Der Fotograf Eric Lafforgue arbeitet am liebsten an Orten, zu denen Touristen eher selten reisen. Mit seinen ausdrucksstarken Bildern erfasst er das Wesen der dort lebenden Menschen und Kulturen. Seine Fotos bringen diese Orte einem internationalen Publikum näher. Eric erklärt uns, wie er die Momentaufnahmen macht, die viele andere Fotografen verpassen - und wie er in einigen der weltweit größten Krisengebieten arbeitet.
Würde man behaupten, Eric Lafforgue sei über die professionelle Fotografie gestolpert, dann wäre das stark untertrieben. Er hatte nie vor, Fotograf zu werden; er absolvierte nie eine Ausbildung zum Fotografen und er hätte nie erwartet, dass seine Fotos so gefragt sein würden. Außerdem arbeitet Eric oft an Orten, die viele andere Fotografen lieber meiden. Dazu gehören Länder wie der Iran, Syrien, Äthiopien, Somalia und Eritrea.

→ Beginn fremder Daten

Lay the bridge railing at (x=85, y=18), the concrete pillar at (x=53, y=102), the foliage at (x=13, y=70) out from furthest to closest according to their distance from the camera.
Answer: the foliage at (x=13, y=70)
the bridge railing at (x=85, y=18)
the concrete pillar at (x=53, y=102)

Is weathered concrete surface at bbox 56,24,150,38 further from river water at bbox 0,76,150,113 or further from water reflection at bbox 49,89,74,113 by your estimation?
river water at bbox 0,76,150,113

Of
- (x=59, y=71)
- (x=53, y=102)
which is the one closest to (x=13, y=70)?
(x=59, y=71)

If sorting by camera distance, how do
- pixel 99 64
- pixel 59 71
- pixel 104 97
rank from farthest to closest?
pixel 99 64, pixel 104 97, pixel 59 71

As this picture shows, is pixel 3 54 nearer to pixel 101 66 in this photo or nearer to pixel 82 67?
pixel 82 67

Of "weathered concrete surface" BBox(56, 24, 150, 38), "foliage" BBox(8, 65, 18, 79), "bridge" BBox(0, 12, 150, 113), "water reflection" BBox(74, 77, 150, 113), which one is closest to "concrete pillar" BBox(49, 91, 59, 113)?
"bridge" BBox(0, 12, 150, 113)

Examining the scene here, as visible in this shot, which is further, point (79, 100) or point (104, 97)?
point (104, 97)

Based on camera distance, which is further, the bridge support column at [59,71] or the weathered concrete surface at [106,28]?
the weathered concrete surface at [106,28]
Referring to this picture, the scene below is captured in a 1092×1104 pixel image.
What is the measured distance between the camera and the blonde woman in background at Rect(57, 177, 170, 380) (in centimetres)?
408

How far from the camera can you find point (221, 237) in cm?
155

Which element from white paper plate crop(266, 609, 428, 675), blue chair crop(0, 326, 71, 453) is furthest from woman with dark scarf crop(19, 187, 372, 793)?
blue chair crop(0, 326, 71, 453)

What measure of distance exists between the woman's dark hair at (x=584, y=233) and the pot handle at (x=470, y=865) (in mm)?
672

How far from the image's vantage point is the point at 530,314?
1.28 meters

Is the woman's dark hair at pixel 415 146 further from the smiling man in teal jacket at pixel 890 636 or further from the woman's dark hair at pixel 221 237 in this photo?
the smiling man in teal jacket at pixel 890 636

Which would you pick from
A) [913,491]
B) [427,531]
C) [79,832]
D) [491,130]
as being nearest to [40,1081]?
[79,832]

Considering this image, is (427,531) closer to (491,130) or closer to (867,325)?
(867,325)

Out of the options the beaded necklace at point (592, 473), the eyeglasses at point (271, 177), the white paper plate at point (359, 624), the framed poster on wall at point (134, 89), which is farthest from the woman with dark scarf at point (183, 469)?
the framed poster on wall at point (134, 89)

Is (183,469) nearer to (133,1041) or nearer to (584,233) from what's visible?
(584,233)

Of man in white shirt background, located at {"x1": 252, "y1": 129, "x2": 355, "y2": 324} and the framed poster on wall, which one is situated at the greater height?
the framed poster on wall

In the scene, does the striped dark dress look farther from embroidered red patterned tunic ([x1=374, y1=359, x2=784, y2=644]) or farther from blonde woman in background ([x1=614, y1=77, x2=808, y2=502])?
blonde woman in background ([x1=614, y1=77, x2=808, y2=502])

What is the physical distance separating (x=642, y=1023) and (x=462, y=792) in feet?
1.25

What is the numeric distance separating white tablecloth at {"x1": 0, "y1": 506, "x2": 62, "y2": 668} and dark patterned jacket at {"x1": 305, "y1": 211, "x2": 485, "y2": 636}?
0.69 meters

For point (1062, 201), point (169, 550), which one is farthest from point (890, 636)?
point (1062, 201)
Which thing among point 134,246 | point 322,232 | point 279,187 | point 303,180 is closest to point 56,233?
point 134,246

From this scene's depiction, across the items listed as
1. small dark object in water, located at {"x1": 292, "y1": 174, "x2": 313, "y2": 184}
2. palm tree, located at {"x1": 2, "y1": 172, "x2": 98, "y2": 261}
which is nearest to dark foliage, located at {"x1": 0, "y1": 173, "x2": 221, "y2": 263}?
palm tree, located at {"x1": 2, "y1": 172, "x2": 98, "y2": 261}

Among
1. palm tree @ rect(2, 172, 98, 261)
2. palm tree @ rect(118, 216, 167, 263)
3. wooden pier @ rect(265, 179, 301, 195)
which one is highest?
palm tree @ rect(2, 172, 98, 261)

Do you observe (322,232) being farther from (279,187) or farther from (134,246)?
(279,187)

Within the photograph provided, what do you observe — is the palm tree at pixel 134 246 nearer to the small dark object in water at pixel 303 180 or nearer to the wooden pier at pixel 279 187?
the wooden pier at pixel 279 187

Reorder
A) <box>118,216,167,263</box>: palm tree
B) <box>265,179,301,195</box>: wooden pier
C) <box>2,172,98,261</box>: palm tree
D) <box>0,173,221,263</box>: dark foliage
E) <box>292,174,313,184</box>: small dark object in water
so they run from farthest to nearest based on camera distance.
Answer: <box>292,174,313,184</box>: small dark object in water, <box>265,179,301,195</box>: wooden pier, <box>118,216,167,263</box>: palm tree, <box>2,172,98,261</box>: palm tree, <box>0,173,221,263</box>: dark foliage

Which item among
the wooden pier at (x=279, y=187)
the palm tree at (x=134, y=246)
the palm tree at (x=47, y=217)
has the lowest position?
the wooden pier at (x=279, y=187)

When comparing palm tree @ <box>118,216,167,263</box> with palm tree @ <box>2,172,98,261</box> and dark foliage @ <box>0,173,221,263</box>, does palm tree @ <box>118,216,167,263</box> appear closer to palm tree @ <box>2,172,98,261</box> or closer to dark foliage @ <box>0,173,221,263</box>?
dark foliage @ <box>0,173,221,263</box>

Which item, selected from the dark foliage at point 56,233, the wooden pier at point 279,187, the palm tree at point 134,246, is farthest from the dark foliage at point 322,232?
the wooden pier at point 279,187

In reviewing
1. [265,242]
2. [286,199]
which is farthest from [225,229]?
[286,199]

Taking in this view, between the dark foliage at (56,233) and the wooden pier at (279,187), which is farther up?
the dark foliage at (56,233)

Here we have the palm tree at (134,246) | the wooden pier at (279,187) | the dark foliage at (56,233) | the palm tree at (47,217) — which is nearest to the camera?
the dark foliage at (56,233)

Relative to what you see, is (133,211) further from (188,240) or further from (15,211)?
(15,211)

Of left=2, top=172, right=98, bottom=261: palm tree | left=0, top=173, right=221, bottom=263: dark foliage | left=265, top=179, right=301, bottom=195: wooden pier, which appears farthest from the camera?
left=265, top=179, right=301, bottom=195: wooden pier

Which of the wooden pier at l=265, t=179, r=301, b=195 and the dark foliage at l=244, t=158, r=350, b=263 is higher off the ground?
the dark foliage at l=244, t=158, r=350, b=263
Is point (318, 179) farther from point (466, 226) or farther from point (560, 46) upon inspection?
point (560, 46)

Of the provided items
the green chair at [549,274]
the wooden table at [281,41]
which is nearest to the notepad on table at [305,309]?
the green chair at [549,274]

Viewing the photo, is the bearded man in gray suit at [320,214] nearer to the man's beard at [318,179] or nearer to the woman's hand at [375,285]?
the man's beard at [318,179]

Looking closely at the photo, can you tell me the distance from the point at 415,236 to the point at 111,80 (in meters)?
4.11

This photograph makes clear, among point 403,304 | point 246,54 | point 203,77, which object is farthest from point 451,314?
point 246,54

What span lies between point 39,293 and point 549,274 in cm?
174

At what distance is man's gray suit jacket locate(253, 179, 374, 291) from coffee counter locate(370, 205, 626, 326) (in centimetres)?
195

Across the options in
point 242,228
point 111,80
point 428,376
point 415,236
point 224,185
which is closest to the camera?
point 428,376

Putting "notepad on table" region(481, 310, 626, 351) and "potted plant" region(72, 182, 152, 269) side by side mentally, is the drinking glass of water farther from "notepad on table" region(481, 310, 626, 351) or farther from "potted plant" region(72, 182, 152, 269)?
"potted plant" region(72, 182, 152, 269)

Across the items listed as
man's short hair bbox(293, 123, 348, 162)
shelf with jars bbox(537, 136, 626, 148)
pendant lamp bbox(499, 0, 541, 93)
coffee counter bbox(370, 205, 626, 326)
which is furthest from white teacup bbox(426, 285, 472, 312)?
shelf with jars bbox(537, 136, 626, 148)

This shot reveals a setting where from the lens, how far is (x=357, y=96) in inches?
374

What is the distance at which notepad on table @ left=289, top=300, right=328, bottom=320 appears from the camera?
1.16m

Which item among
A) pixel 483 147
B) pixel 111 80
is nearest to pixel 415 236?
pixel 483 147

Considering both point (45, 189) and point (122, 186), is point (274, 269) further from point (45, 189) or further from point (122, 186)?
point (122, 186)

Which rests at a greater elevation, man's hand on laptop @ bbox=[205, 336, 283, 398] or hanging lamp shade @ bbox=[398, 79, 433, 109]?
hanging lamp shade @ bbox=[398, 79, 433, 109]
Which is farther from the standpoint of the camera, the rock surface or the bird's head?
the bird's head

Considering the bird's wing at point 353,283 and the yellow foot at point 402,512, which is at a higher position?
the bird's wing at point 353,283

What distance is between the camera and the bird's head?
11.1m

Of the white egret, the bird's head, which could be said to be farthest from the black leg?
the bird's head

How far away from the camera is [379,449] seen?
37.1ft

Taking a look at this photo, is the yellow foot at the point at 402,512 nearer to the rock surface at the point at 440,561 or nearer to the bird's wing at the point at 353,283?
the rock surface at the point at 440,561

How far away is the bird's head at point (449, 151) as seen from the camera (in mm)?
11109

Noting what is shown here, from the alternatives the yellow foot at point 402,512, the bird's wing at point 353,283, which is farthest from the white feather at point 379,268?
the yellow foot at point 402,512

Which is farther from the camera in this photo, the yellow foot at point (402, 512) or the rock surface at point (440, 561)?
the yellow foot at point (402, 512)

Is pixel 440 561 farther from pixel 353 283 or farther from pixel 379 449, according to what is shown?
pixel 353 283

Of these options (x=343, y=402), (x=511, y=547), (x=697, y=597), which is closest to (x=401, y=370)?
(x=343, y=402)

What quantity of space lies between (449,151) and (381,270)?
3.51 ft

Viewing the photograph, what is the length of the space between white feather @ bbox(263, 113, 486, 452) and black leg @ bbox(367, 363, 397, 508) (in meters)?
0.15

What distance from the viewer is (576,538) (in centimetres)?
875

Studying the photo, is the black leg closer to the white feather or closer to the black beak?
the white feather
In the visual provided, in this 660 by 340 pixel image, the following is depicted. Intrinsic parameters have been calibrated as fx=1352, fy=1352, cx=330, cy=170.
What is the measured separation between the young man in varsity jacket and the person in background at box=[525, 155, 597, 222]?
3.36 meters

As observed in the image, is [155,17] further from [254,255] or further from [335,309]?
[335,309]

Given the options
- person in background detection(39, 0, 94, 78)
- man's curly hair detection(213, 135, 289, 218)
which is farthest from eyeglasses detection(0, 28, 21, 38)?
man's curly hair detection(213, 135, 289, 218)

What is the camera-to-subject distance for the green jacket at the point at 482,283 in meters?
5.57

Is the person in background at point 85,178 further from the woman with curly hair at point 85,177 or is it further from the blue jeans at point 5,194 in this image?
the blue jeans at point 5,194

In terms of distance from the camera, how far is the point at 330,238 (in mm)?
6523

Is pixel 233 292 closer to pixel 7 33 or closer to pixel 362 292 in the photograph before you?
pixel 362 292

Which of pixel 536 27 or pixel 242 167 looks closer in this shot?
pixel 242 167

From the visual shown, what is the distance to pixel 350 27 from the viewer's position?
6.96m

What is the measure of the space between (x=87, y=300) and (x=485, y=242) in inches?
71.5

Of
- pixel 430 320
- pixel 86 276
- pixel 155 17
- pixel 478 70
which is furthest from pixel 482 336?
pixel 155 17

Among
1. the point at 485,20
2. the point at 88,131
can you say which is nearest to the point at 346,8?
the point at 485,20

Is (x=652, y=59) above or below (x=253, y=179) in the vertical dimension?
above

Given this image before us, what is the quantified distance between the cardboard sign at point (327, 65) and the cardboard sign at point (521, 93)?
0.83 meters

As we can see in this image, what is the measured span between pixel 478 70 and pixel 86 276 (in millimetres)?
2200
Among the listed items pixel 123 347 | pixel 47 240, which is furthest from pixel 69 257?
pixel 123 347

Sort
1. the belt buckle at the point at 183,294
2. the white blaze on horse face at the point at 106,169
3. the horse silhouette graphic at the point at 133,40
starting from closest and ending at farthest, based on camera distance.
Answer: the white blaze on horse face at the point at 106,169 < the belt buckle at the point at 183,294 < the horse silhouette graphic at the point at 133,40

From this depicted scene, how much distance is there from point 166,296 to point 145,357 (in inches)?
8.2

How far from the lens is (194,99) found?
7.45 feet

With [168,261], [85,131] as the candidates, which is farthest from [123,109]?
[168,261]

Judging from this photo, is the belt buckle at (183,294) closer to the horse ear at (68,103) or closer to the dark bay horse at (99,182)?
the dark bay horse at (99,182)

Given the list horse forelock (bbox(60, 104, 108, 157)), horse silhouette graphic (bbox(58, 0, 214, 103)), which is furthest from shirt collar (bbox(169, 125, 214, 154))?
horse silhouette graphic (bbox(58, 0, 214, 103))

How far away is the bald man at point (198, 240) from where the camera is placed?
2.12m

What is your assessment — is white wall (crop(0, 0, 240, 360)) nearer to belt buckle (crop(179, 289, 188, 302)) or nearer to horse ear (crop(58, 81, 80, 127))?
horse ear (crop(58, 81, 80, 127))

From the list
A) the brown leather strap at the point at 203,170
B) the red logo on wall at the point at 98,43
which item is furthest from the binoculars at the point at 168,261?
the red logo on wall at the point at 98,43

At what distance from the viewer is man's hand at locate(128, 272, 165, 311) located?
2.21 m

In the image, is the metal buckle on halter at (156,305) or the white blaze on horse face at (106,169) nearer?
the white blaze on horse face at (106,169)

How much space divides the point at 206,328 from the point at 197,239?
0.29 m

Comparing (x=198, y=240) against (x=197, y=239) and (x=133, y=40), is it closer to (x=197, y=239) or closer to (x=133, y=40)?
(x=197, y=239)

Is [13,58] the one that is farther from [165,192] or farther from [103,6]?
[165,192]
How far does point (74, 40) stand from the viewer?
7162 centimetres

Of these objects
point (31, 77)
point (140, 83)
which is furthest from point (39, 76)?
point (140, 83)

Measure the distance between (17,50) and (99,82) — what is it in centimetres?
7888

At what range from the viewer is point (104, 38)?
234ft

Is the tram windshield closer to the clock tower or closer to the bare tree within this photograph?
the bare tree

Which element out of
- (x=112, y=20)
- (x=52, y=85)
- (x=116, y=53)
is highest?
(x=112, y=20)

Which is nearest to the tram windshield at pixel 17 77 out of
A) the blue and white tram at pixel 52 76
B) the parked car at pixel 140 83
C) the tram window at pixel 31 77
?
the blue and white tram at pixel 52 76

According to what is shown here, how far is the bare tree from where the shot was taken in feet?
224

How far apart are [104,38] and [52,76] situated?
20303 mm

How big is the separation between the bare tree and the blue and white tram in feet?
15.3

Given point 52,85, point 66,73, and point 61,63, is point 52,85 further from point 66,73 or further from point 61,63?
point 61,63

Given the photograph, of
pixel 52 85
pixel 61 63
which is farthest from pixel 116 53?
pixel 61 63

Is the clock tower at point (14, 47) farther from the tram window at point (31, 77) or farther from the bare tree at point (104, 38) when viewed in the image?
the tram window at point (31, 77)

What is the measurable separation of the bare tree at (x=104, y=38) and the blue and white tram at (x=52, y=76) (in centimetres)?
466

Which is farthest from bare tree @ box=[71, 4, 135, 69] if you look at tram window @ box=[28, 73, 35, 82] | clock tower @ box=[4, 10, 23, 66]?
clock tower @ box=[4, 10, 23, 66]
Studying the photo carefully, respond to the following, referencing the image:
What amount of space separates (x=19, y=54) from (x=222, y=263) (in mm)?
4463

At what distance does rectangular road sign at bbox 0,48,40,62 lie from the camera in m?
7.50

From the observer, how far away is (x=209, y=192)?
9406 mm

Erics bunte, lebendige Bilder sind bereits bei Ausstellungen in den USA, Europa und Asien gezeigt worden, sie zierten Bucheinbände, wurden in zahlreichen Werbeanzeigen abgebildet und in den unterschiedlichsten Publikationen veröffentlicht, u. a. in National Geographic, Vanity Fair, The Times, BBC Online, La Monde, Wired und Mail Online. Die Fotografie ist eine berufliche Laufbahn, die Eric viel Freude bereitet: „Fotografen haben das große Glück, an wundervolle Orte reisen und dort Aufnahmen von schönen Menschen machen zu können.“
Eric wurde 1964 in Pau, im Südwesten Frankreichs, geboren. Da sein Vater beim Militär war, zog die Familie oft um. Als Kind lebte Eric an vielen verschiedenen Orten, z. B. in Dschibuti, am Horn von Afrika, in Französisch-Guayana und Südamerika. „Ich glaube, nach all diesen Erfahrungen fing ich an, gern zu reisen“, sagt er.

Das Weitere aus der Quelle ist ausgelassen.